9.072 Pekerja NTB Pulang dari 36 Negara Selama Corona

TKI asal Lombok Timur di Bandara.(Suara NTB/dok)

Mataram (Suara NTB) – Badan Perlindungan Pekerja Migran Indonesia (BP2MI) Mataram telah mencatat kepulangan 9.072 pekerja asal NTB yang pulang dari 36 negara selama pandemi Covid-19 ini. BP2MI Mataram mencatat kepulangan para pahlawan devisa ini sejak 1 Januari 2020 hingga 30 September 2020 ini.

“Kami mendata kepulangan PMI dari bandara, dan pelabuhan. 8118 orang dari bandara, dan 954 dari pelabuhan,” kata Kepala BP2MI Mataram, Abri Danar Prabawa di ruang kerjanya, Senin, 12 Oktober 2020.

Jenisnya PMI yang dicatat BP2MI Mataram pulang ini, 7.613 habis kontrak/cuti, 712 bermasalah, 25 sakit dan 64 adalah jenazah. Statusnya adalah 7.631 adalah PMI, dan 783 orang adalah PMI unprosedural (ilegal).

Seluruhnya pulang terbanyak dari negara Malaysia sebanyak 5.594 orang, Hongkong 212 orang Singapura 138 orang. Italia 28 orang, Suriah 22 orang, Korea Selatan 18 orang, Oman 11 orang. Saudi Arabia 849 orang. Brunei Darussalam 158 orang, Taiwan 127 orang. Jepang  35 orang, Qatar 26 orang, Irak 25 orang. Turki 16 orang. UAE 562 orang, Amerika Serikat 140 orang. Jerman 62 orang, Bahrain 24 orang, Maldives 9 orang, Marocco 28 orang. Kuwait 6 orang.
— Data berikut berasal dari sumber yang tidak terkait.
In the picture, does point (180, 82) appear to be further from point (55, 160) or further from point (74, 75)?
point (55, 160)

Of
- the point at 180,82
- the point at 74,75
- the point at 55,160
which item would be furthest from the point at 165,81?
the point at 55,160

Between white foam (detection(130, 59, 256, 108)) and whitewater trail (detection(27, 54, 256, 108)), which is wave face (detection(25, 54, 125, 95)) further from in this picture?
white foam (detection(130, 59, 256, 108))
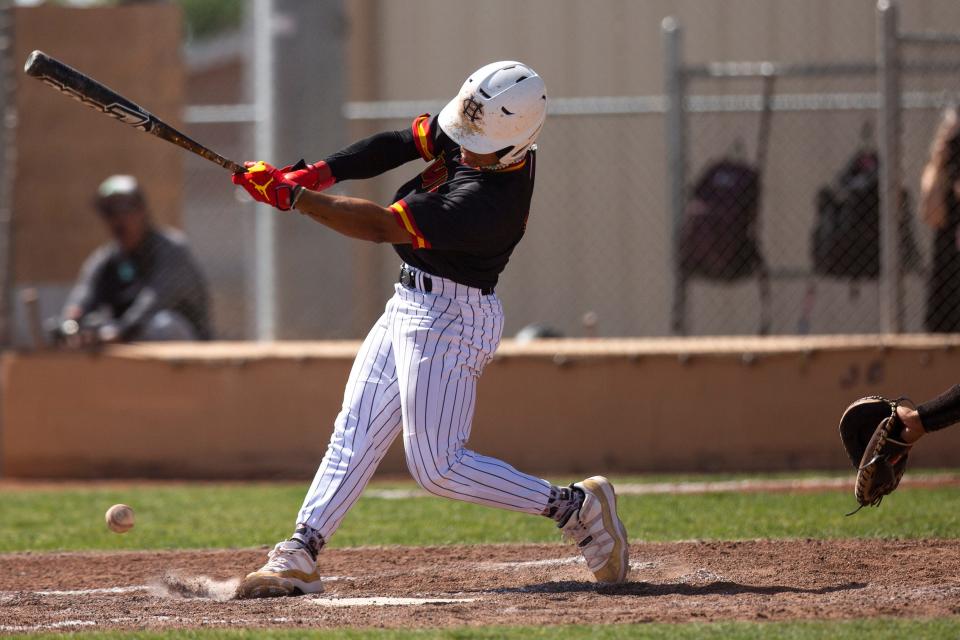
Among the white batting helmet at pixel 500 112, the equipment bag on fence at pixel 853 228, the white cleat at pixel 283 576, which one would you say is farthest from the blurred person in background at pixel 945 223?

Lalu Mesir 5 orang, Libya 6 orang, Makau 4 orang, Papua 3 orang, Prancis 3 orang. China 2 orang. Dan masing-masing 1 orang dari Jordan, Eritrea, Rusia, Australia, Hongaria, Yaman, Canada, Polandia dan Afrika Selatan. Abri menamabkan, kepulangan para PMI ini tersebar ke kampung halamannnya di sepuluh kabupaten/Kota di Provinsi NTB.  sebanyak 3.605 orang di Kabupaten Lombok Timur.  2.580 dari Kabupaten Lombok Tengah.

159 dari Kabupaten Dompu. 213 orang dari Kota Mataram. 152 orang dari Kabupaten Sumbawa Barat.  406 orang dari Kabupaten Bima. 1028 orang dari Kabupaten Lombok Barat.  648 orang dari Kabupaten Sumbawa. 236 orang dari Kabupaten Lombok Utara, dan 45 orang dari Kota Bima.

“Kalau sebelum pandemi kita tidak tau jumlahnya berapa yang pulang. Tahun ini BM2MI Mataram melakukan pencatatan untuk membantu pemerintah daerah memudahkan pengawasan dalam menekan virus corona,” terangnya.

Melihat sebaran negara penempatan para pekerja migran Indonesia, Abri mengatakan, pekerja dari Provinsi NTB memiliki kapasitas di luar negeri. diantaranya yang pulang ini bekerja di kapal pesiar berbendera Amerika. Ada juga yang bekerja di sektor pariwisata. Misalnya di Maldives.

“Sebetulnya SDM NTB mampu tidak hanya bekerja di ladang, atau rumah tangga. Buktinya ada ratusan yang bekerja sebagai ABK. Tinggal dikuatkan kompetensinya untuk bersaing di luar negeri,” demikian Abri. (bul)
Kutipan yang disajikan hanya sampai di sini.